In America, certain European cars ostensibly set their drivers apart as willfully unique characters. Cars like the Volvo C30, or just about any Saab indicate that the driver’s desire to be seen as quirky iconoclasts outweighs any of the more rational metrics that might guide the car-buying process. And while in the US, compact size and European pedigree are the keys to stepping out of the automotive mainstream, making an automotive statement in Europe requires the opposite approach. Pickup trucks, muscle cars and American SUVs are the signifiers of choice for the Europeans who find themselves marching out of step with their efficient hatchback-driving fellow citizens. As a result, European advertisements for motorized guilty pleasures, like the one above, play on the perception that big V8s are downright antisocial. By refined European standards, no one should drive a brutish Camaro… but what’s more fun than blowing a supercharged raspberry at social niceties? And though the marketing for American muscle cars in Europe practically writes itself, global brands like Chevrolet don’t necessarily want the Ameri-barbarian associations… which might explain why Chevrolet has canceled plans to build a right hand drive Camaro.

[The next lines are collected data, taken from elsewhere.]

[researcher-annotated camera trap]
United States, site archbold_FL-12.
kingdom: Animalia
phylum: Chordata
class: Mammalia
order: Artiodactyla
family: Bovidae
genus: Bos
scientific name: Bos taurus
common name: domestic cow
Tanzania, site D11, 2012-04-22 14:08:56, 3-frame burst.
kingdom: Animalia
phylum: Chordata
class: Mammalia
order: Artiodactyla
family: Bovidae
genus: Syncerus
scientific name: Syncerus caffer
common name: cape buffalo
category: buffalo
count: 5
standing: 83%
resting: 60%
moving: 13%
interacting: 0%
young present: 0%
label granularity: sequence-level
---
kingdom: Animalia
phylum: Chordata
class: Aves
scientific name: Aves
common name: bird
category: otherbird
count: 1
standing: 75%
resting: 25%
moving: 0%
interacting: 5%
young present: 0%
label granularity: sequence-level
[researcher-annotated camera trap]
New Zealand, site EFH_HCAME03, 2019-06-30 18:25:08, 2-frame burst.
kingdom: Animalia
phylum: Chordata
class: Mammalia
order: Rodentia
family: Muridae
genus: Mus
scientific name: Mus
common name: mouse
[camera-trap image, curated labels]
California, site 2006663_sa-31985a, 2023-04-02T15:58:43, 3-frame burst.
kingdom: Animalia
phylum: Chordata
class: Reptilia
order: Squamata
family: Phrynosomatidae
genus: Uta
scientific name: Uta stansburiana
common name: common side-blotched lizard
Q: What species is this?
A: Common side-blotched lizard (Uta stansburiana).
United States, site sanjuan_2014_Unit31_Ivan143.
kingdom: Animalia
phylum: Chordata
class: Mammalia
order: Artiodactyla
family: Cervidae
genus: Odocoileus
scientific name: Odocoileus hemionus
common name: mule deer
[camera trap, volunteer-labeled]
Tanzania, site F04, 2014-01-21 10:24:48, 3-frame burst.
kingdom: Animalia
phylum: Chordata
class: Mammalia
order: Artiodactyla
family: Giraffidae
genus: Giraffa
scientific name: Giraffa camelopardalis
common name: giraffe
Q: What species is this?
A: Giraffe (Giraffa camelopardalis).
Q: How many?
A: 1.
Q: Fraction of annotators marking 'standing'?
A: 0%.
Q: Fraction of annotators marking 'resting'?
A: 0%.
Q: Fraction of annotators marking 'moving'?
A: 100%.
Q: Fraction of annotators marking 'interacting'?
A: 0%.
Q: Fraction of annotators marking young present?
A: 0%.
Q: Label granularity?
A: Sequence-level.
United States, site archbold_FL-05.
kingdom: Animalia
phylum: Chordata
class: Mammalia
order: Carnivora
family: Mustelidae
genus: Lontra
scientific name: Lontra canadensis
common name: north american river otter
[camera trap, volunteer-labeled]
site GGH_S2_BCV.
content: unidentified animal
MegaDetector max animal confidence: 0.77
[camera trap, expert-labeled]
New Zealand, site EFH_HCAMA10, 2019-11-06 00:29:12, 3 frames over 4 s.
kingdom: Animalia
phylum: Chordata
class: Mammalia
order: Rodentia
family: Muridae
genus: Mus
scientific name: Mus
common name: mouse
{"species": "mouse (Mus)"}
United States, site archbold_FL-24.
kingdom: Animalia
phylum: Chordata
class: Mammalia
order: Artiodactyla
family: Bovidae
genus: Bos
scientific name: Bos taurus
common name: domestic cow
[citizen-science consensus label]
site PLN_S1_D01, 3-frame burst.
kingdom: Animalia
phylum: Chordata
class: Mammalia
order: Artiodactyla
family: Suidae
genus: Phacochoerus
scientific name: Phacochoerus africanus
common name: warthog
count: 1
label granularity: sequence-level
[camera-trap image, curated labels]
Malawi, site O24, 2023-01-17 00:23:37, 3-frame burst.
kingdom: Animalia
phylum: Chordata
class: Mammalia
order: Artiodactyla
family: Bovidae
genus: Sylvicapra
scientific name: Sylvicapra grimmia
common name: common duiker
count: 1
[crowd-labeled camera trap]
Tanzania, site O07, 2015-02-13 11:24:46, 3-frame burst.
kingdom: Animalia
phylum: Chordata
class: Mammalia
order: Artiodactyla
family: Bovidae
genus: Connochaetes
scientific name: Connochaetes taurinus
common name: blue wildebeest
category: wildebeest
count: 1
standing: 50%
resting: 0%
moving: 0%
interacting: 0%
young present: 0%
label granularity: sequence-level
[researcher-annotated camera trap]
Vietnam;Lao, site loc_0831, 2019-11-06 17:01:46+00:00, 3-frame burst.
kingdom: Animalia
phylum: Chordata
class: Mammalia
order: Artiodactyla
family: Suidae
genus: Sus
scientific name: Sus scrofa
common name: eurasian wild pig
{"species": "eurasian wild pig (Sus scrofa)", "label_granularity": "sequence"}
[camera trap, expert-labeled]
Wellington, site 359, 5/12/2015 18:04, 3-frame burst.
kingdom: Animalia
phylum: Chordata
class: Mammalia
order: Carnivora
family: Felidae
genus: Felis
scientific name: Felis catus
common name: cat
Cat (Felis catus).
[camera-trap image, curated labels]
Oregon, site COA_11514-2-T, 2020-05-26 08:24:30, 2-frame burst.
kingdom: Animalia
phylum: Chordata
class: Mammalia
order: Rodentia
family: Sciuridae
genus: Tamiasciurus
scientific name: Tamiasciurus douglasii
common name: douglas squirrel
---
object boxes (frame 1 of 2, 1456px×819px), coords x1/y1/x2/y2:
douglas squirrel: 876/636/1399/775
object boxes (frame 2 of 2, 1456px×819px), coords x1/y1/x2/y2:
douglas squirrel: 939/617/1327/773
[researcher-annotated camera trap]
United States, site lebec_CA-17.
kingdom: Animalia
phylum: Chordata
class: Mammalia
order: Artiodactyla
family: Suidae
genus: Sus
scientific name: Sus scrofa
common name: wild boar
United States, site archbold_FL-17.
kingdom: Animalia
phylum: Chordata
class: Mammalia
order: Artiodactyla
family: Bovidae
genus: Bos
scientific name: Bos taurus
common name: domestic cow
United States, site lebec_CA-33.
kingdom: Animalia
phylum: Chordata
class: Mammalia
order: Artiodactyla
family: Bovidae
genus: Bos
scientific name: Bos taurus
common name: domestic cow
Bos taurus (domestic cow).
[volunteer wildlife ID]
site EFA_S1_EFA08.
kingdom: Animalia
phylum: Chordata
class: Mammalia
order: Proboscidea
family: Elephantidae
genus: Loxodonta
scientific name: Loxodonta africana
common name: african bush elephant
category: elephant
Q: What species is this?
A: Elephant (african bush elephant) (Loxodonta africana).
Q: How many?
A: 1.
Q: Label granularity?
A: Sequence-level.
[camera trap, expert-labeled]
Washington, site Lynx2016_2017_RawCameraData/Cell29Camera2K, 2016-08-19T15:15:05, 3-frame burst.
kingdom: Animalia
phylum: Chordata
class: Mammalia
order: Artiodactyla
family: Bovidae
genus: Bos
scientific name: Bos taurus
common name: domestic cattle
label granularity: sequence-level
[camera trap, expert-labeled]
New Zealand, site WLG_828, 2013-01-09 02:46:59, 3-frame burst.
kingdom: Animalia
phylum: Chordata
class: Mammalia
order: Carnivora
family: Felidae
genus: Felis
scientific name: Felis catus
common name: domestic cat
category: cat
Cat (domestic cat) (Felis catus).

Speaking to Motor Trend, GM’s Bob Lutz explains that swimming against the European mainstream can’t take priority for Chevrolet anymore.
No matter which car company you work for, there’s never enough engineering money, talent and capital to do everything you want to do. So when we looked at the hybrids that we have to do, and the plug-ins that we have to do, we just had to priority rank it and I couldn’t argue with the priorities.
In addition to engineering priorities and image issues, Lutz explains that the RHD markets also don’t have that many power-obsessed individualists. And sales estimates weren’t just low in the UK, but in Australia as well, where (RHD aside) the market taste resembles America’s more than anywhere else.
The UK was low, and…frankly I think Australia could have stepped up to the plate with some more. But when we finally looked at it there weren’t enough units to justify after all what is a fairly large investment. I am always personally sad when we create an exciting car and there’s demand for it in an interesting country like Australia, and we can’t afford it. It seems particularly ironic since all of the chassis development and the engineering was done there.
Meanwhile, will the parts of Europe that drive on the correct side of the road get Camaros as GM pushes its Chevrolet brand into greater importance there? Chevrolet.de offers no clues to the affirmative, listing Camaro as a “vehicle study.” And frankly, with Corvette and Cadillac also fighting (likely in vain) for Euro-acceptance, it makes far more sense for GM to limit V8s to their (theoretically) more profitable Caddys and ‘vettes. Besides, real European Amerophile cads buy their muscle cars from grey-market importers… because it’s just that little bit more delightfully antisocial.